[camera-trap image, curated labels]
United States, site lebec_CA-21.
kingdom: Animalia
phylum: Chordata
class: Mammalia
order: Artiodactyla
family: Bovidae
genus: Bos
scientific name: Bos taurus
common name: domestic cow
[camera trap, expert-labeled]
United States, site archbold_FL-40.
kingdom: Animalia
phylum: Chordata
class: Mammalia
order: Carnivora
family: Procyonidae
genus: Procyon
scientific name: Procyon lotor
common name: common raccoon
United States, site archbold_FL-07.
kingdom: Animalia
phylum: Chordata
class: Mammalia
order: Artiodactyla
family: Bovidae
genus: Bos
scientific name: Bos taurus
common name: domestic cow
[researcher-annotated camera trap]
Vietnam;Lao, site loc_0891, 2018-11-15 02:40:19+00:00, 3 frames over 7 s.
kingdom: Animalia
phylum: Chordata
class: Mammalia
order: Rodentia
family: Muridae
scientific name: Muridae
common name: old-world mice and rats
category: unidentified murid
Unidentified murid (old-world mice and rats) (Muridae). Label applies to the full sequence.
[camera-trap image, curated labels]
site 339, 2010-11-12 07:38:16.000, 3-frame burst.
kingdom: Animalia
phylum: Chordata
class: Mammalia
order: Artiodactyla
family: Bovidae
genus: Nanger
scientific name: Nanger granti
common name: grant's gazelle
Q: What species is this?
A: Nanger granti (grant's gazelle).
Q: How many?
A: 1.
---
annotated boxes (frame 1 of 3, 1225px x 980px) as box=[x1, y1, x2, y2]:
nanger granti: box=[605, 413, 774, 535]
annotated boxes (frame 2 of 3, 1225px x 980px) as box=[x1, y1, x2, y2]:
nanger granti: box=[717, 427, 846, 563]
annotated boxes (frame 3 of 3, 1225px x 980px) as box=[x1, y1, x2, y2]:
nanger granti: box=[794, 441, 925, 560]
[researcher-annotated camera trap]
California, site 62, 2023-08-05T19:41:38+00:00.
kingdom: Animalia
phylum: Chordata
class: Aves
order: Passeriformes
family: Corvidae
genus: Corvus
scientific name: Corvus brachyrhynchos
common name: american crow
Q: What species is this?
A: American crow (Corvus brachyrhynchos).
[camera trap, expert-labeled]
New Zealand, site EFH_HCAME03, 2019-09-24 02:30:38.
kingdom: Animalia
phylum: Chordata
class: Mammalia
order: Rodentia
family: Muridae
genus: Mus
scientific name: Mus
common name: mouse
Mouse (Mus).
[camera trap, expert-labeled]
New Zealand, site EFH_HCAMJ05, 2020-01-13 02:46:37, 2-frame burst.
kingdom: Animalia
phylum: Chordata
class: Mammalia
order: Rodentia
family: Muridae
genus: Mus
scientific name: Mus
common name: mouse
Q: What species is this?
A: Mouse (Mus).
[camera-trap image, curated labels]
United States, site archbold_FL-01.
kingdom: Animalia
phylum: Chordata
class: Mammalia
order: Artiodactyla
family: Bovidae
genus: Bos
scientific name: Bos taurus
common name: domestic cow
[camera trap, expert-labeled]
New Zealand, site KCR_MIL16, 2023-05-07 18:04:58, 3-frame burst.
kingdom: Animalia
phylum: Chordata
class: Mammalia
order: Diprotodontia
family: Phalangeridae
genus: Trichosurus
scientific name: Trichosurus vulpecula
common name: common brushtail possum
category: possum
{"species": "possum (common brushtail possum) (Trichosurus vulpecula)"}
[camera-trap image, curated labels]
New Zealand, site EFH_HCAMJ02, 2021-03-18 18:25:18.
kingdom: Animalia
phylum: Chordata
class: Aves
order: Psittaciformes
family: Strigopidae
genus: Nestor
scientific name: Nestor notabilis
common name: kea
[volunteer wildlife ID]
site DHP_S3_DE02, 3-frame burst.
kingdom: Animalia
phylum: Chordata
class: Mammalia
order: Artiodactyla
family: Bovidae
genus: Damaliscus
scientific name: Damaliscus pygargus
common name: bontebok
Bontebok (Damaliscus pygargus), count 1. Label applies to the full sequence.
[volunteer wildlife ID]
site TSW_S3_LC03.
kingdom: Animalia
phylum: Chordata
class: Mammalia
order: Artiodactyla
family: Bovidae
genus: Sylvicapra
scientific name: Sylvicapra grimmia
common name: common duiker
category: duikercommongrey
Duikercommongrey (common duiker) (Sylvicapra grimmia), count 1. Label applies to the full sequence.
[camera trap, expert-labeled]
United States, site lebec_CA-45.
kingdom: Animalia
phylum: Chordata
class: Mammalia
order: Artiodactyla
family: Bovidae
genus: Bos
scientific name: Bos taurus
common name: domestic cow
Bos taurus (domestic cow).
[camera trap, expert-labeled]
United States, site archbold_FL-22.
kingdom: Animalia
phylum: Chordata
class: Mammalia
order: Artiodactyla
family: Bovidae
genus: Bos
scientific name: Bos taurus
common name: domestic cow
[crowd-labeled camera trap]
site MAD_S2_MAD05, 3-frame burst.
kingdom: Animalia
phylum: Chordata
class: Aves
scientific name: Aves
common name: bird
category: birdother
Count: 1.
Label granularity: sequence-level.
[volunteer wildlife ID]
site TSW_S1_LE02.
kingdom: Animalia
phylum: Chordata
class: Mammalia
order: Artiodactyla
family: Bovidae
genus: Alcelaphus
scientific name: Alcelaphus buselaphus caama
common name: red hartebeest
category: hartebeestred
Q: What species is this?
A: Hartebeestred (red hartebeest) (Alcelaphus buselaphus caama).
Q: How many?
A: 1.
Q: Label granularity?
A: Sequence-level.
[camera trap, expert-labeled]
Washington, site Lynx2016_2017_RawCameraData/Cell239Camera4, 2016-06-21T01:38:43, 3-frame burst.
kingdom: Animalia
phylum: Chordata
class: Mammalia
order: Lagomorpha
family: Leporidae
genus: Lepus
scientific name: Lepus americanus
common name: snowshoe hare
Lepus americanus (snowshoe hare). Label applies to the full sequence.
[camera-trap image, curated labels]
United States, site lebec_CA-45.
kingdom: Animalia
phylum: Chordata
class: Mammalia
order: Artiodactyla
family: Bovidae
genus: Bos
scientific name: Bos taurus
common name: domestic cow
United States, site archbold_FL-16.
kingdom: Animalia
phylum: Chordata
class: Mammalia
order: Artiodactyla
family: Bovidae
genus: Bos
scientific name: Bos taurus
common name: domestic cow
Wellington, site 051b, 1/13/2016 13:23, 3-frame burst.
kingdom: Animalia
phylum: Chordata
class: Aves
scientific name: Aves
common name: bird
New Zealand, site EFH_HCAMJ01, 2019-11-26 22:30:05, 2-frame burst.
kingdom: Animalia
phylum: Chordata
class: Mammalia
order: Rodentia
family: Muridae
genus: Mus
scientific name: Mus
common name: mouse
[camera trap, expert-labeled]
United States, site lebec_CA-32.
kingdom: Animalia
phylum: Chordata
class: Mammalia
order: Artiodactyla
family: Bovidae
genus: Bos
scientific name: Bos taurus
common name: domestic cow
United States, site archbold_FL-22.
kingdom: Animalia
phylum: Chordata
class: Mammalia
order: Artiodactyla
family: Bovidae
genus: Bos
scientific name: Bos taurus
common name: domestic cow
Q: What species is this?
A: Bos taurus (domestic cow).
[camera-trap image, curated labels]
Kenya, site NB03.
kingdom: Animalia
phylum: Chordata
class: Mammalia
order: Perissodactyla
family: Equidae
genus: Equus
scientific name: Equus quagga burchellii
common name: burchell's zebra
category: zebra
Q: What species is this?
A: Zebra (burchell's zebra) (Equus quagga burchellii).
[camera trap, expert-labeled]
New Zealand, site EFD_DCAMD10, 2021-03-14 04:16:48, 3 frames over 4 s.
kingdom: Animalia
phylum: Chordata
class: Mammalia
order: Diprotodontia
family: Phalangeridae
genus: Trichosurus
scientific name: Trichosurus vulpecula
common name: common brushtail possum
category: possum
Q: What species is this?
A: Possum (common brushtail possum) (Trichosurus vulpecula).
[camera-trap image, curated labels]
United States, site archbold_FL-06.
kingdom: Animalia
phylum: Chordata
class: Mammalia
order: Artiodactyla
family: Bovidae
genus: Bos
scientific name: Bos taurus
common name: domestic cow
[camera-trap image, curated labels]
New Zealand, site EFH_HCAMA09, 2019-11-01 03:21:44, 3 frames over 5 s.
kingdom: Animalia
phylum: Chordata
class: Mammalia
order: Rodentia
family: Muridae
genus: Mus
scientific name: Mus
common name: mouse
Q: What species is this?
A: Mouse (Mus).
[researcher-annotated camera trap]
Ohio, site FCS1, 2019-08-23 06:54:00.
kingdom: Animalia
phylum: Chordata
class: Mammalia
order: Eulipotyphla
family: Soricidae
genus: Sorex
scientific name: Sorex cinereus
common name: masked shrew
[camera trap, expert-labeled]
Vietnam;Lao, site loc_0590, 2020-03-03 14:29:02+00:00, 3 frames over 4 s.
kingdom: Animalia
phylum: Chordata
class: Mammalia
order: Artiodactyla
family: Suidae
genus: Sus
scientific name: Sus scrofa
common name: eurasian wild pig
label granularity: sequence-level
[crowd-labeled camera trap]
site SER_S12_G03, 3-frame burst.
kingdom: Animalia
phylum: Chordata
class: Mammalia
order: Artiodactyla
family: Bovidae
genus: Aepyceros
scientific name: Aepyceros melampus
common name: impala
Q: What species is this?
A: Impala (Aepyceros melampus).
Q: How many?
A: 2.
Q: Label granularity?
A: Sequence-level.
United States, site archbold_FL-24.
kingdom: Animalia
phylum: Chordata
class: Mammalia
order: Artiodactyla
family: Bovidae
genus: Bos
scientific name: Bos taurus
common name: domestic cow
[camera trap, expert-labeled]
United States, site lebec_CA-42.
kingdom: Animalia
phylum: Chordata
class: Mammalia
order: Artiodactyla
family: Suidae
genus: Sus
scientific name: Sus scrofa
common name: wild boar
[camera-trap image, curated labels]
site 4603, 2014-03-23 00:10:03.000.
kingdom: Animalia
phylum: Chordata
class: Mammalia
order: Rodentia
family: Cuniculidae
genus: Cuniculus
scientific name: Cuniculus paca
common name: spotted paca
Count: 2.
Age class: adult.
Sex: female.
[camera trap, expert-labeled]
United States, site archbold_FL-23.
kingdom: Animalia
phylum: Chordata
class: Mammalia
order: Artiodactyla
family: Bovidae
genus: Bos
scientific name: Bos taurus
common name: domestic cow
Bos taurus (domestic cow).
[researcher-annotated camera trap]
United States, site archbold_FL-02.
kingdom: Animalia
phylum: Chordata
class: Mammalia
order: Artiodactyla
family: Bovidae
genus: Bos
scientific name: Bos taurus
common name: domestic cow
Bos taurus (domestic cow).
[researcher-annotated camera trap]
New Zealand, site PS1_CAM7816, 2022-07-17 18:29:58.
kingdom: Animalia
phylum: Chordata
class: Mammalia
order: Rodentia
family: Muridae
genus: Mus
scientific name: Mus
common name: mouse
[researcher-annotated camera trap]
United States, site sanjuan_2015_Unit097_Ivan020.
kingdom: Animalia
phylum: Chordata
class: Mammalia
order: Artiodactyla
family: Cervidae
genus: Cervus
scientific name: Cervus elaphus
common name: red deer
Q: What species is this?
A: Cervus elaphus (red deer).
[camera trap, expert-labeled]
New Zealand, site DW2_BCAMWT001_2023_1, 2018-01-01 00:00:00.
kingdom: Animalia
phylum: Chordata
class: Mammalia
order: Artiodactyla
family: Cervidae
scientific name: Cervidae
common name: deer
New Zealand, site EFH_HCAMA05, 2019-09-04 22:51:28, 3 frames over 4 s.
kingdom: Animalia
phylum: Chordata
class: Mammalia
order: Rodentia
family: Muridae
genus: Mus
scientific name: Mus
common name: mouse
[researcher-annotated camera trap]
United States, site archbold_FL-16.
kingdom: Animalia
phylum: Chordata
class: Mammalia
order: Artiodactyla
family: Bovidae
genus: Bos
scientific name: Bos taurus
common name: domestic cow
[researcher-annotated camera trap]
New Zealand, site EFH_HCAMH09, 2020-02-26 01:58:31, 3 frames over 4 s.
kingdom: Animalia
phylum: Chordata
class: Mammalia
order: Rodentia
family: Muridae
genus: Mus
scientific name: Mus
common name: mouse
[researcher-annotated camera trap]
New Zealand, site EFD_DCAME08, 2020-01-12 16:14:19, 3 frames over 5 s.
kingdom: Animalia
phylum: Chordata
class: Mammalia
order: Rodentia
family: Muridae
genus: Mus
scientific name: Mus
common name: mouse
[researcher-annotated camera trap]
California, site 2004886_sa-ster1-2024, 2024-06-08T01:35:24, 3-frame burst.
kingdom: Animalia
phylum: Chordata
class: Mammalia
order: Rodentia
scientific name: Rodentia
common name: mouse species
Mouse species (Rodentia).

-*-*-

Assigned task: Which lines run from the first of the listing to the line containing "common name: grant's gazelle"? Reproduce those exactly, both ends included.

Output of the task:
[camera-trap image, curated labels]
United States, site lebec_CA-21.
kingdom: Animalia
phylum: Chordata
class: Mammalia
order: Artiodactyla
family: Bovidae
genus: Bos
scientific name: Bos taurus
common name: domestic cow
[camera trap, expert-labeled]
United States, site archbold_FL-40.
kingdom: Animalia
phylum: Chordata
class: Mammalia
order: Carnivora
family: Procyonidae
genus: Procyon
scientific name: Procyon lotor
common name: common raccoon
United States, site archbold_FL-07.
kingdom: Animalia
phylum: Chordata
class: Mammalia
order: Artiodactyla
family: Bovidae
genus: Bos
scientific name: Bos taurus
common name: domestic cow
[researcher-annotated camera trap]
Vietnam;Lao, site loc_0891, 2018-11-15 02:40:19+00:00, 3 frames over 7 s.
kingdom: Animalia
phylum: Chordata
class: Mammalia
order: Rodentia
family: Muridae
scientific name: Muridae
common name: old-world mice and rats
category: unidentified murid
Unidentified murid (old-world mice and rats) (Muridae). Label applies to the full sequence.
[camera-trap image, curated labels]
site 339, 2010-11-12 07:38:16.000, 3-frame burst.
kingdom: Animalia
phylum: Chordata
class: Mammalia
order: Artiodactyla
family: Bovidae
genus: Nanger
scientific name: Nanger granti
common name: grant's gazelle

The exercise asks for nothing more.